There might have been unanimous support for proposals like a 2021 bill that would have let West Islip’s school district retroactively fix a paperwork problem with an old bus contract, or one from 2022 to conduct a study on the adequacy of fire services in Caumsett State Park. But for most legislators, these aren’t worth soured relationships.

“It is a complicated set of factors that go into determining the relationship with the executive and when to exercise which powers that we have,” Gianaris said.

“This Senate majority has shown we know exactly how to do it and when to do it, the chief judge battle being the most notable example. We know how to use our leverage when we have it, and at this point, that particular arrow in our quiver has not had to be shot.
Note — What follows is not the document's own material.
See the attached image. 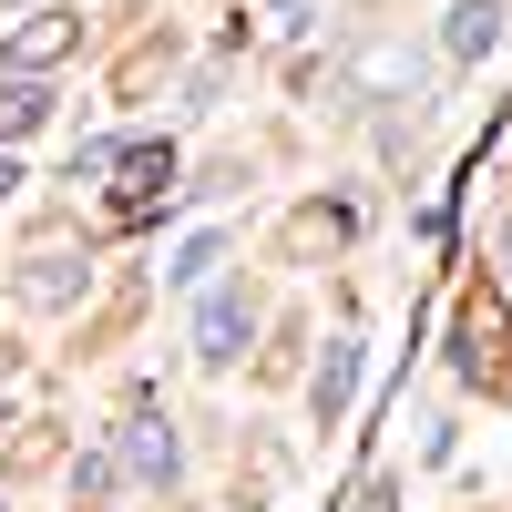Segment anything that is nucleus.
<instances>
[{"label": "nucleus", "instance_id": "f03ea898", "mask_svg": "<svg viewBox=\"0 0 512 512\" xmlns=\"http://www.w3.org/2000/svg\"><path fill=\"white\" fill-rule=\"evenodd\" d=\"M113 175H123V185H113V226H144L154 205L175 195V144H134V154L113 144Z\"/></svg>", "mask_w": 512, "mask_h": 512}, {"label": "nucleus", "instance_id": "7ed1b4c3", "mask_svg": "<svg viewBox=\"0 0 512 512\" xmlns=\"http://www.w3.org/2000/svg\"><path fill=\"white\" fill-rule=\"evenodd\" d=\"M246 338H256V297H246V287H205V308H195V359H205V369H236Z\"/></svg>", "mask_w": 512, "mask_h": 512}, {"label": "nucleus", "instance_id": "f8f14e48", "mask_svg": "<svg viewBox=\"0 0 512 512\" xmlns=\"http://www.w3.org/2000/svg\"><path fill=\"white\" fill-rule=\"evenodd\" d=\"M256 11H267V21H256L267 41H297V31H308V0H256Z\"/></svg>", "mask_w": 512, "mask_h": 512}, {"label": "nucleus", "instance_id": "20e7f679", "mask_svg": "<svg viewBox=\"0 0 512 512\" xmlns=\"http://www.w3.org/2000/svg\"><path fill=\"white\" fill-rule=\"evenodd\" d=\"M82 52V11H21V31L11 41H0V62H11V72H52V62H72Z\"/></svg>", "mask_w": 512, "mask_h": 512}, {"label": "nucleus", "instance_id": "9b49d317", "mask_svg": "<svg viewBox=\"0 0 512 512\" xmlns=\"http://www.w3.org/2000/svg\"><path fill=\"white\" fill-rule=\"evenodd\" d=\"M216 267H226V236H185L175 267H164V287H216Z\"/></svg>", "mask_w": 512, "mask_h": 512}, {"label": "nucleus", "instance_id": "1a4fd4ad", "mask_svg": "<svg viewBox=\"0 0 512 512\" xmlns=\"http://www.w3.org/2000/svg\"><path fill=\"white\" fill-rule=\"evenodd\" d=\"M41 123H52V93H41L31 72H11V82H0V144H21V134H41Z\"/></svg>", "mask_w": 512, "mask_h": 512}, {"label": "nucleus", "instance_id": "6e6552de", "mask_svg": "<svg viewBox=\"0 0 512 512\" xmlns=\"http://www.w3.org/2000/svg\"><path fill=\"white\" fill-rule=\"evenodd\" d=\"M502 41V0H451V31H441V52L451 62H482Z\"/></svg>", "mask_w": 512, "mask_h": 512}, {"label": "nucleus", "instance_id": "ddd939ff", "mask_svg": "<svg viewBox=\"0 0 512 512\" xmlns=\"http://www.w3.org/2000/svg\"><path fill=\"white\" fill-rule=\"evenodd\" d=\"M113 482H123V461H113V451H82V472H72V492H113Z\"/></svg>", "mask_w": 512, "mask_h": 512}, {"label": "nucleus", "instance_id": "39448f33", "mask_svg": "<svg viewBox=\"0 0 512 512\" xmlns=\"http://www.w3.org/2000/svg\"><path fill=\"white\" fill-rule=\"evenodd\" d=\"M349 400H359V338H328V359H318V379H308L318 431H338V420H349Z\"/></svg>", "mask_w": 512, "mask_h": 512}, {"label": "nucleus", "instance_id": "423d86ee", "mask_svg": "<svg viewBox=\"0 0 512 512\" xmlns=\"http://www.w3.org/2000/svg\"><path fill=\"white\" fill-rule=\"evenodd\" d=\"M123 461H134L144 482H175V472H185V451H175V431H164L154 410H134V420H123Z\"/></svg>", "mask_w": 512, "mask_h": 512}, {"label": "nucleus", "instance_id": "9d476101", "mask_svg": "<svg viewBox=\"0 0 512 512\" xmlns=\"http://www.w3.org/2000/svg\"><path fill=\"white\" fill-rule=\"evenodd\" d=\"M21 297H31V308H72V297H82V267H72V256H31Z\"/></svg>", "mask_w": 512, "mask_h": 512}, {"label": "nucleus", "instance_id": "0eeeda50", "mask_svg": "<svg viewBox=\"0 0 512 512\" xmlns=\"http://www.w3.org/2000/svg\"><path fill=\"white\" fill-rule=\"evenodd\" d=\"M359 93L369 103H410L420 93V62L400 52V41H369V52H359Z\"/></svg>", "mask_w": 512, "mask_h": 512}, {"label": "nucleus", "instance_id": "f257e3e1", "mask_svg": "<svg viewBox=\"0 0 512 512\" xmlns=\"http://www.w3.org/2000/svg\"><path fill=\"white\" fill-rule=\"evenodd\" d=\"M451 369L472 379V390H492V379H512V308L502 297H472L451 328Z\"/></svg>", "mask_w": 512, "mask_h": 512}, {"label": "nucleus", "instance_id": "4468645a", "mask_svg": "<svg viewBox=\"0 0 512 512\" xmlns=\"http://www.w3.org/2000/svg\"><path fill=\"white\" fill-rule=\"evenodd\" d=\"M11 185H21V164H11V154H0V205H11Z\"/></svg>", "mask_w": 512, "mask_h": 512}]
</instances>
But one day it might.”

Neither chamber has taken a veto override vote since 2018.

And that wasn’t a real two-house attempt: The Republicans who controlled the Senate at the time brought up a vetoed Democratic bill in an attempt to throw Hochul, then the lieutenant governor, for a loop when she was presiding over the chamber while members were bickering over an abortion measure.

The last serious attempt at an override came when lawmakers failed to override then-Gov. David Paterson’s veto of a 2010 ethics bill.

Legislative leaders flexed their influence in 2006 when they overrode more than 200 of then-Gov. George Pataki’s budget vetoes on subjects such as child tax credits and a decade earlier on pay for NYPD officers.

Outside of Pataki’s tenure, the only successful override in Albany since the current rules were established in 1873 was on a 1976 bill on school aid authored by then-Assemblymember Leonard Stavisky, whose wife, Toby Ann, is now a long-time state senator.